My sister seems to have the best appreciation for who I am now. Like myself she has worked very hard to discover herself. Right now I don't like the term "reinventing oneself." It's inane and implies a much simpler process. "Oh look, I invented the light bulb, now it won't be dark any more." A quick, one time occurrence and everything is changed. How about, "This light bulb isn't working properly, so I'll go to the store to get a new one for now, and rewire the house so the new bulb has a chance." Of course people can continually improve and strengthen themselves, whereas the best light bulb still burns out. People can do that of course, but I'd say 99% of the time human burnouts happen by choice.
Rewiring the house can clean things up, reduce the chance of a catastrophic fire, and greatly reduce the burn out rate. The power lines coming into my house were shorting in the trees, and making the power pretty dirty. After they fixed the problem my light bulbs starting lasting about ten times as long, and DVD players last about 8-12 months instead of 8-12 weeks.
So my sister is running with cleaner current now, and so am I. We're certainly not on the edge of burnout nearly as often. We're not close though. We talk every few months, generally for a long time, so we're not distant. We keep each other laughing. When she told me they had to put down their Golden Retriever, I told her I was very sorry, and went off on a tangent about how I expect her to survive me so she can tell outrageous lies in very bad taste about me at my memorial service. We have a certain wryness in common, and I intended for the dark humor of the note to let her laugh and cry, which it did. Today is Sammy's last trip to the veterinarian. I have Terrie, and the rest of her family in my thoughts. He's a sweet dog, and even though I only see him once a year or so, I'll miss him a Hell of a lot too.
It is my hope that is the biggest loss those of us in the recent intervention will experience for a while. I'm not hopeful. Even after talking it through a bit here and very briefly at the meeting last night, I don't see good stuff hiding just around the corner. Is it because of the perfectly woeful record for addictions I've been directly affected by? Is it to protect myself? Is it my desire for the problem to just go away so I can move on more easily? I know I'm utterly powerless in this situation.

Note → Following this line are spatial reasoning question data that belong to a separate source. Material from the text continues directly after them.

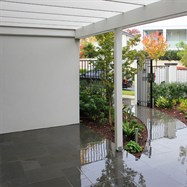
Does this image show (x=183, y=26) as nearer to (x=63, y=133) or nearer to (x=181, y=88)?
(x=181, y=88)

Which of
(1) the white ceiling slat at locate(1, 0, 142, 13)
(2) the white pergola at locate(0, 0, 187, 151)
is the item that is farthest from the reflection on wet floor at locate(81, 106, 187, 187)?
(1) the white ceiling slat at locate(1, 0, 142, 13)

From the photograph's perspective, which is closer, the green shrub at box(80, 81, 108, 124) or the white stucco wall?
the white stucco wall

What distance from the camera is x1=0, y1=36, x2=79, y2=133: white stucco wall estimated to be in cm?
752

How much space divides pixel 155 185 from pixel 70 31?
18.8 feet

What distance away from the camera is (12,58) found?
7.54 meters

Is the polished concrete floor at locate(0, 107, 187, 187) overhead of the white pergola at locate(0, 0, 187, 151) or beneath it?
beneath

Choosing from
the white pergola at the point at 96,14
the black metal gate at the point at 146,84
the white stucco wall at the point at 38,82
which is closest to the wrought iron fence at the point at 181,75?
the black metal gate at the point at 146,84

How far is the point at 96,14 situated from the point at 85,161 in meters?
3.41

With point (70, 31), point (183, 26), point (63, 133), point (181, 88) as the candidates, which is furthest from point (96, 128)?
point (183, 26)

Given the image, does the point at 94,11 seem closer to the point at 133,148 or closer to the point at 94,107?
the point at 133,148

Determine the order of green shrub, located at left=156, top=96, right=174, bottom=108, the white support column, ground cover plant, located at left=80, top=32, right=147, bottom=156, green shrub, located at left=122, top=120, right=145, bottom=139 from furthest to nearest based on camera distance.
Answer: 1. green shrub, located at left=156, top=96, right=174, bottom=108
2. ground cover plant, located at left=80, top=32, right=147, bottom=156
3. green shrub, located at left=122, top=120, right=145, bottom=139
4. the white support column

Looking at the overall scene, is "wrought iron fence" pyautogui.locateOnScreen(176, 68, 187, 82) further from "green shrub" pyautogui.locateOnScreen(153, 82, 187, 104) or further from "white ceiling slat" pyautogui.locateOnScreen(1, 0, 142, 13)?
"white ceiling slat" pyautogui.locateOnScreen(1, 0, 142, 13)

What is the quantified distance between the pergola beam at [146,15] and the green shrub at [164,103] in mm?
6148

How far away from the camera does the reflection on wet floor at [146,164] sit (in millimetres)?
4406
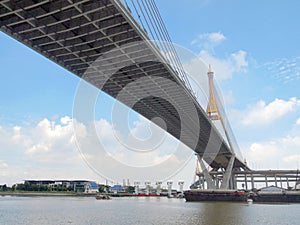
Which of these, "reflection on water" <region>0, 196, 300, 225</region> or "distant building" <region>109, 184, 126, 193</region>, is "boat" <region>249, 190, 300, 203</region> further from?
"distant building" <region>109, 184, 126, 193</region>

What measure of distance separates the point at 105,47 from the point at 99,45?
0.43m

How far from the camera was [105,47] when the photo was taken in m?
21.1

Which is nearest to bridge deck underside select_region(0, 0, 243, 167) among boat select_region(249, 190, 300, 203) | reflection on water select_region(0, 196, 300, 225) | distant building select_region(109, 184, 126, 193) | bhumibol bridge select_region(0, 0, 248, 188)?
bhumibol bridge select_region(0, 0, 248, 188)

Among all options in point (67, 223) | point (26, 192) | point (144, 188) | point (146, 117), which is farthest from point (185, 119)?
point (144, 188)

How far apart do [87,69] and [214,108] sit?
35.5 metres

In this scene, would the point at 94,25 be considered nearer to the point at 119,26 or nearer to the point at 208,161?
the point at 119,26

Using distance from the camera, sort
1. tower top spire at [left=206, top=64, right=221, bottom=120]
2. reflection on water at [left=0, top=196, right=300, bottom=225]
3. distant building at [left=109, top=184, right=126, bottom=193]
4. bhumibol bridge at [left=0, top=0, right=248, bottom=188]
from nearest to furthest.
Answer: bhumibol bridge at [left=0, top=0, right=248, bottom=188]
reflection on water at [left=0, top=196, right=300, bottom=225]
tower top spire at [left=206, top=64, right=221, bottom=120]
distant building at [left=109, top=184, right=126, bottom=193]

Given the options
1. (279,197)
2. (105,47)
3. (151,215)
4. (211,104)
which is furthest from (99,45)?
(279,197)

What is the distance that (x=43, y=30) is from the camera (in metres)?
18.9

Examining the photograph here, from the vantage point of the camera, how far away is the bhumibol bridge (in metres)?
16.5

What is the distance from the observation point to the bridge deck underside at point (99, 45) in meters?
16.5

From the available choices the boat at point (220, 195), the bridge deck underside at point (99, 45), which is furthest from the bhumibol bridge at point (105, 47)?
the boat at point (220, 195)

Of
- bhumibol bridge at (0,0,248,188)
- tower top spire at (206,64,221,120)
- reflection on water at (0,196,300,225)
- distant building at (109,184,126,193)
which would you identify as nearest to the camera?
bhumibol bridge at (0,0,248,188)

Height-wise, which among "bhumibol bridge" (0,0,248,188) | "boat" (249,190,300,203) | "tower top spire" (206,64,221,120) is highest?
"tower top spire" (206,64,221,120)
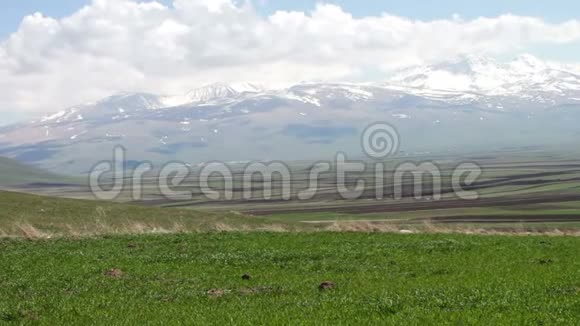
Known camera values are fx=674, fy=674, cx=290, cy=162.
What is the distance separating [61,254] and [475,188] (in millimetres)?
171689

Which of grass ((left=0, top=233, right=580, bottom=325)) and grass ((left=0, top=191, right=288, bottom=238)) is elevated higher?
grass ((left=0, top=233, right=580, bottom=325))

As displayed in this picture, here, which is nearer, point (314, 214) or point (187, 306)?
point (187, 306)

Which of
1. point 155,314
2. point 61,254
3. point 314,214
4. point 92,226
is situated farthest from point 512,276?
point 314,214

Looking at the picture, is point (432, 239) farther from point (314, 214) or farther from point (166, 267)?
point (314, 214)

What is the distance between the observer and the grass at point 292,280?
16.2m

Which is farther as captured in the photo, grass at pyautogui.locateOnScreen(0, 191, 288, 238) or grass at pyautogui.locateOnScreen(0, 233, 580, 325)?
grass at pyautogui.locateOnScreen(0, 191, 288, 238)

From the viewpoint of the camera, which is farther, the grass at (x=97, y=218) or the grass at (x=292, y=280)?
the grass at (x=97, y=218)

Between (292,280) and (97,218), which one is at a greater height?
(292,280)

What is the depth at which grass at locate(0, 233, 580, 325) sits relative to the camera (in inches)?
636

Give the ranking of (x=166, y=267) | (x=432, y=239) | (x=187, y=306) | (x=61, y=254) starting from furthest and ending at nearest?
(x=432, y=239)
(x=61, y=254)
(x=166, y=267)
(x=187, y=306)

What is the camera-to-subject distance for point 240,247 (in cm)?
3306

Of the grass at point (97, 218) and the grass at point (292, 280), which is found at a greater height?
the grass at point (292, 280)

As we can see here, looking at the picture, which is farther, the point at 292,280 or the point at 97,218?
the point at 97,218

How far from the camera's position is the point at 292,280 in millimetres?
23391
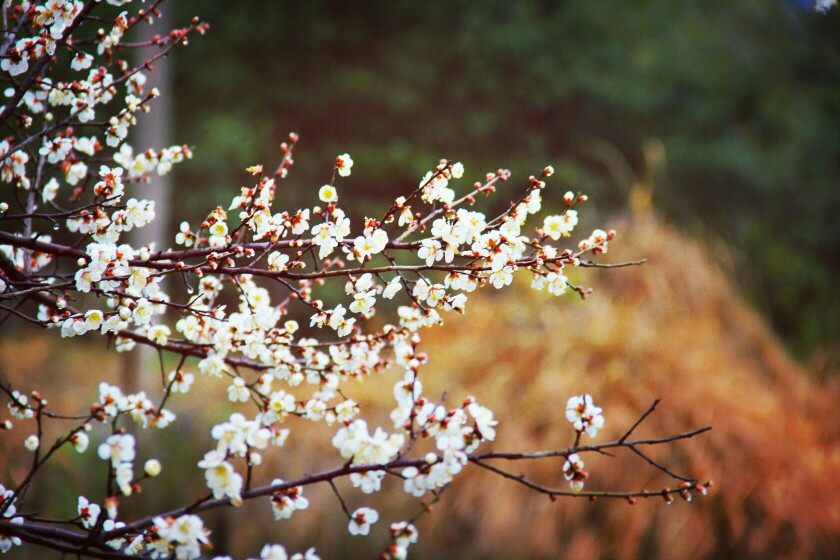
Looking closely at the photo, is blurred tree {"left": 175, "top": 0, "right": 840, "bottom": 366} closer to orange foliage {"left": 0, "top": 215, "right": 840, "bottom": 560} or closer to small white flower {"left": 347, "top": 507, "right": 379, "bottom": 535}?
orange foliage {"left": 0, "top": 215, "right": 840, "bottom": 560}

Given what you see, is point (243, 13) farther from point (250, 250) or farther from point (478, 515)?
point (250, 250)

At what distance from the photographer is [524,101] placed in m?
5.45

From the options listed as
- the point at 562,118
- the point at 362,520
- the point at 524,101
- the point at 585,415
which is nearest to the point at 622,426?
the point at 585,415

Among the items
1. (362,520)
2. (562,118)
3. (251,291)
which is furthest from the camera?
(562,118)

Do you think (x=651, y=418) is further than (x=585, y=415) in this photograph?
Yes

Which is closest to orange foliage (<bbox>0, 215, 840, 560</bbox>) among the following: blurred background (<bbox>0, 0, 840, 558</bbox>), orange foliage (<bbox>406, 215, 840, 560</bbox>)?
orange foliage (<bbox>406, 215, 840, 560</bbox>)

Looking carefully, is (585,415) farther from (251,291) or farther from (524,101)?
(524,101)

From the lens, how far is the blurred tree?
532cm

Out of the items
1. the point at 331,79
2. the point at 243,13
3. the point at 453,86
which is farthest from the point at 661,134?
the point at 243,13

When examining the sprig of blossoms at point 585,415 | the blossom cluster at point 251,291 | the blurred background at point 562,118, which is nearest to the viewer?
the blossom cluster at point 251,291

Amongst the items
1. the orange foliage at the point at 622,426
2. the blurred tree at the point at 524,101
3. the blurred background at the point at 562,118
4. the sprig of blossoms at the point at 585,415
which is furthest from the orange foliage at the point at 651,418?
the blurred tree at the point at 524,101

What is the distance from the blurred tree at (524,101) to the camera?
5.32 metres

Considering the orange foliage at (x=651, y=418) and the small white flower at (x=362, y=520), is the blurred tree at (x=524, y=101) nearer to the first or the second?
the orange foliage at (x=651, y=418)

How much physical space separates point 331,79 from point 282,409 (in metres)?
4.88
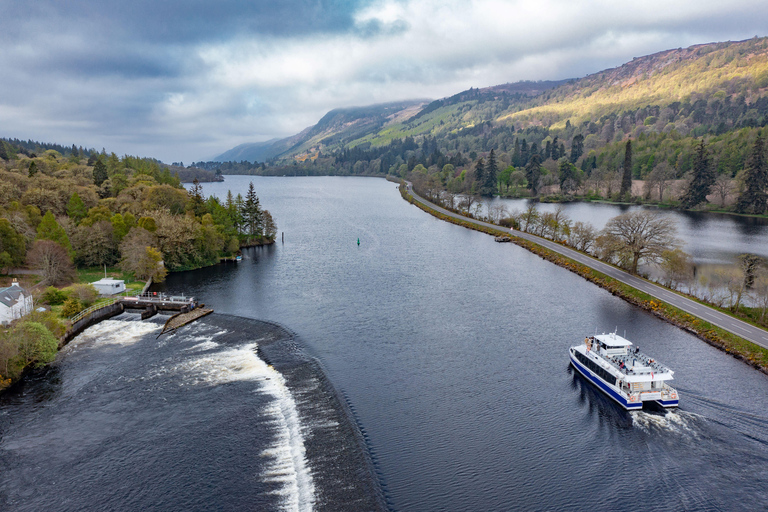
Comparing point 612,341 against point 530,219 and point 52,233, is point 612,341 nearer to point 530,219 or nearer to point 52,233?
point 530,219

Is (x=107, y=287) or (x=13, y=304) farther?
(x=107, y=287)

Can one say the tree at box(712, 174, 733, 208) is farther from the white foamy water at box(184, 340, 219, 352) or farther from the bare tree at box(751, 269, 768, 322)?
the white foamy water at box(184, 340, 219, 352)

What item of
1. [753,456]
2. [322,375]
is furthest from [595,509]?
[322,375]

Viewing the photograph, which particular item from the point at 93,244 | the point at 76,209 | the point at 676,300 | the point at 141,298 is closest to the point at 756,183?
the point at 676,300

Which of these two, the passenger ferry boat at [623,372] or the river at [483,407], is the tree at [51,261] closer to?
the river at [483,407]

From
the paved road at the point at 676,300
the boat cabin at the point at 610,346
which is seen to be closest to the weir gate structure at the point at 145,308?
the boat cabin at the point at 610,346

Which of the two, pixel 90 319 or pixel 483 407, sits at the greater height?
pixel 90 319

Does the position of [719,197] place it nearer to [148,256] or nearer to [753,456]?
[753,456]
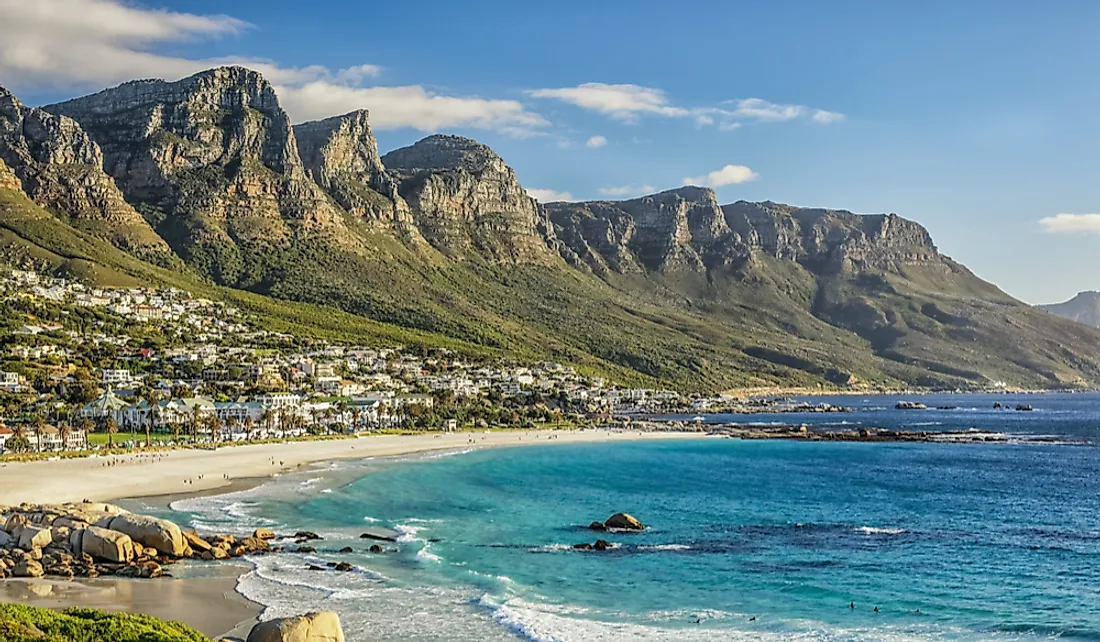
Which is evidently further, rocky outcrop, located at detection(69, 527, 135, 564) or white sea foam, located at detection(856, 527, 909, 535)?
white sea foam, located at detection(856, 527, 909, 535)

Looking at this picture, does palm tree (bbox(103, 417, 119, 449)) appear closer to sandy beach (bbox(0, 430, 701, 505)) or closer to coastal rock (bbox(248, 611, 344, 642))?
sandy beach (bbox(0, 430, 701, 505))

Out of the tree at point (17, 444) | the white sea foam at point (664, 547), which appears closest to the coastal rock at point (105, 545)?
the white sea foam at point (664, 547)

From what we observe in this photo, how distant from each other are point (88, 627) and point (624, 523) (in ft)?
112

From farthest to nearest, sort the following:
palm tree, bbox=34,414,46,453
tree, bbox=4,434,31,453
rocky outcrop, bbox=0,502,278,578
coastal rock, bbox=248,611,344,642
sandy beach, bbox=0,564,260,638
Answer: palm tree, bbox=34,414,46,453 → tree, bbox=4,434,31,453 → rocky outcrop, bbox=0,502,278,578 → sandy beach, bbox=0,564,260,638 → coastal rock, bbox=248,611,344,642

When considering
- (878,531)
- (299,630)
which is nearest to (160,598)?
(299,630)

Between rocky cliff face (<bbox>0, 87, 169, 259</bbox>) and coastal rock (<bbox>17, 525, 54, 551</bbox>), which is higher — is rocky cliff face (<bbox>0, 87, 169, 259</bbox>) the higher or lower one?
the higher one

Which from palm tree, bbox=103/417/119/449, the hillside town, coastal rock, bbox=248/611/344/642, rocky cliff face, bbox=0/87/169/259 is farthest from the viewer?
rocky cliff face, bbox=0/87/169/259

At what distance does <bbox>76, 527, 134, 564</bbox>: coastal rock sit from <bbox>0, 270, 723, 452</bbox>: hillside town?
4612cm

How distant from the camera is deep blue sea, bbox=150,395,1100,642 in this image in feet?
104

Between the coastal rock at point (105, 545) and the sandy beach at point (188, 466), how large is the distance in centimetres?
1679

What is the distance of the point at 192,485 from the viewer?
219ft

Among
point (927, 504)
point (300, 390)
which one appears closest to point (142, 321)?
point (300, 390)

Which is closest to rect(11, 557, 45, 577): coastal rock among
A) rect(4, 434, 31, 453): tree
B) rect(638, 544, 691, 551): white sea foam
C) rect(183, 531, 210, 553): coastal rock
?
rect(183, 531, 210, 553): coastal rock

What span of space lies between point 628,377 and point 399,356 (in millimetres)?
57242
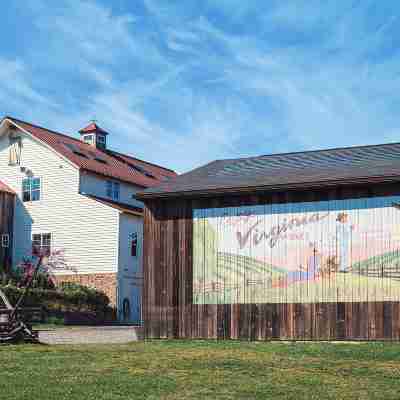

That doesn't make it any easier for me to follow the serenity prayer
, "Grant to us the serenity of mind to accept that which cannot be changed...
" I can't stop my at-risk-now-person from a determined suicide attempt. I can't make others deal with the possibility proactively. All I can hope at this point is my at-risk-now-person breaks becomes the first addict in my life to actually recover. I do have some hope for this. I think they have ways to go before they hit bottom though, because people aren't able to let go of enabling behavior. My at-risk-now-person certainly isn't ready to let go of their own enabling behavior.